Aufbau der DVO-Leitlinie 2009 zur Prophylaxe, Diagnostik und Therapie der Osteoporose bei Erwachsenen

Die Leitlinie des DVO beinhaltet Empfehlungen zur Prophylaxe, Diagnostik und Therapie der primären Osteoporose des Erwachsenen sowie der wichtigsten sekundären Osteoporosen (insbesondere der glucocorticoidinduzierten Osteoporose). Ziel der Leitlinie ist es, den Ärzten ein evidenzbasiertes, in der Praxis gut einzusetzendes Tool zur Diagnostik und Behandlung eines Großteils der Osteoporosepatienten an die Hand zu geben und somit die Versorgung zu optimieren. Unter- und Fehlversorgung sollten vermieden und auch die Wirtschaftlichkeit bei der Osteoporosebehandlung sollte berücksichtigt werden.
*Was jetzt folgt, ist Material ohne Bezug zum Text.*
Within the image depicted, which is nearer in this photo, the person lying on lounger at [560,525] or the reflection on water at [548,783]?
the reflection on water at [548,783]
Zur Osteoporose von Kindern und Jugendlichen sowie bei höhergradiger Niereninsuffizienz werden keine Angaben gemacht, sondern es wird auf die entsprechenden Fachgesellschaften verwiesen.

Die DVO-Leitlinie 2009 besteht aus einer Langversion [1] und zusätzlichen Erläuterungen. Außerdem gilt die Langfassung der Leitlinie 2006 weiterhin bei allen unveränderten Punkten. Für den Praxisalltag wurde eine 4-seitige Kurzversion erstellt. Es werden Empfehlungen für die generelle Osteoporose- und Frakturprophylaxe, die Indikation zur Basisdiagnostik, die Durchführung der Basisdiagnostik, die Therapie der Osteoporose und die Verlaufskontrolle gegeben.

Definitionen

Folgende Definition ist Grundlage der Leitlinie: “Osteoporosis is a systemic skeletal disease characterized by diminished bone mass and deterioration of bone microarchitecture, leading to increased fragility and subsequent increased fracture risk” [4].
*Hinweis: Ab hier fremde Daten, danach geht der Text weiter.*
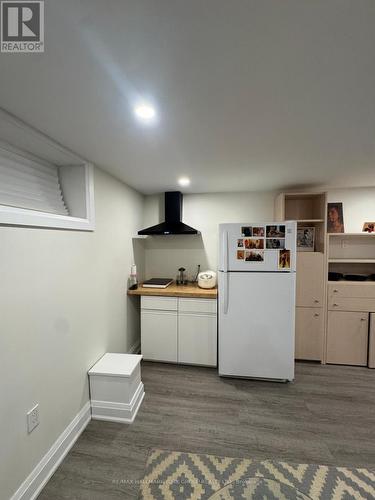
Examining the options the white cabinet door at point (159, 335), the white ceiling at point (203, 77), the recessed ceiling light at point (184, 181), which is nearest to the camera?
the white ceiling at point (203, 77)

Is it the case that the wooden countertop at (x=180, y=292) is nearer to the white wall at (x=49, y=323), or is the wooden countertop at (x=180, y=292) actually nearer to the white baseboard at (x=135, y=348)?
the white wall at (x=49, y=323)

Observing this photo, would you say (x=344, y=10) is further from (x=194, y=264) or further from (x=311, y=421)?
(x=194, y=264)

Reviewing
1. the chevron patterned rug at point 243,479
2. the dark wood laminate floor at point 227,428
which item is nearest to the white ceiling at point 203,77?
the chevron patterned rug at point 243,479

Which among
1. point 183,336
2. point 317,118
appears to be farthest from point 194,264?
point 317,118

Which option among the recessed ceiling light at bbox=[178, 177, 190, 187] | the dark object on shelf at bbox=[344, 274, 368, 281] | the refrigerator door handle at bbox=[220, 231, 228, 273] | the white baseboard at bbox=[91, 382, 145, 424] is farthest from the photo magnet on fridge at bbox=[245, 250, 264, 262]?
the white baseboard at bbox=[91, 382, 145, 424]

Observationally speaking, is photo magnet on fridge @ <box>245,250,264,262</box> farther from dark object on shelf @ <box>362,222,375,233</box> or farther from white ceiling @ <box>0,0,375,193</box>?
dark object on shelf @ <box>362,222,375,233</box>

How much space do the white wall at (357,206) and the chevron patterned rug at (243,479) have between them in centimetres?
259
Von einer manifesten Osteoporose spricht man dann, wenn bereits osteoporosebedingte Knochenbrüche aufgetreten sind.

Wichtig ist auch die Unterscheidung zwischen primären und sekundären Osteoporosen. Als sekundär wird eine Osteoporose dann bezeichnet, wenn sie dominant und kausal mit bestimmten Erkrankungen oder Konditionen verknüpft ist. Die Grenzen zwischen Risikofaktor und sekundärer Osteoporose können hierbei fließend sein.

Basisdiagnostik

Ermittlung der Risikofaktoren

Grundlage für die Durchführung einer Diagnostik der Osteoporose ist das Risiko, in den nächsten 10 Jahren eine (morphometrische) Wirbelfraktur und/oder eine proximale Femurfraktur zu erleiden. Die Indikation zur Basisdiagnostik besteht ab einem 10-Jahres-risiko über 20%. Die Risikofaktoren betreffen allgemeine Faktoren sowie Risiken durch Grunderkrankungen, jedes dieser Risiken erhöht das Frakturrisiko um mindestens 50%. Ab einem Alter von 70 Jahren bei Frauen und 80 Jahren bei Männern liegt das Risiko generell über 20% und eine Osteoporosediagnostik ist somit indiziert. Mit jeder Dekade verdoppelt sich das Frakturrisiko [1].

Folgende anamnestische und klinische Risikofaktoren werden in der Leitlinie berücksichtigt (Tab. 1)

Weitere in der Leitlinie erwähnte Parameter, die jedoch wegen unzureichender Datenlage nicht bei der Ermittlung der Indikation zur Basisdiagnostik berücksichtigt werden:

· erhöhtes hochsensitives CRP (hsCRP) (5)

· erhöhter Homozysteinspiegel

· erniedrigter Folsäurespiegel

· erniedrigter Vitamin B12-Spiegel

Basisdiagnostik

Die Indikation zur Basisdiagnostik wird in der Regel mit Hilfe der vorangegangenen Risikotabelle gestellt. In Abhängigkeit von Anamnese und Befund kann jedoch auch abweichend von dieser Tabelle im Einzelfall die Einleitung einer Basisdiagnostik sinnvoll sein.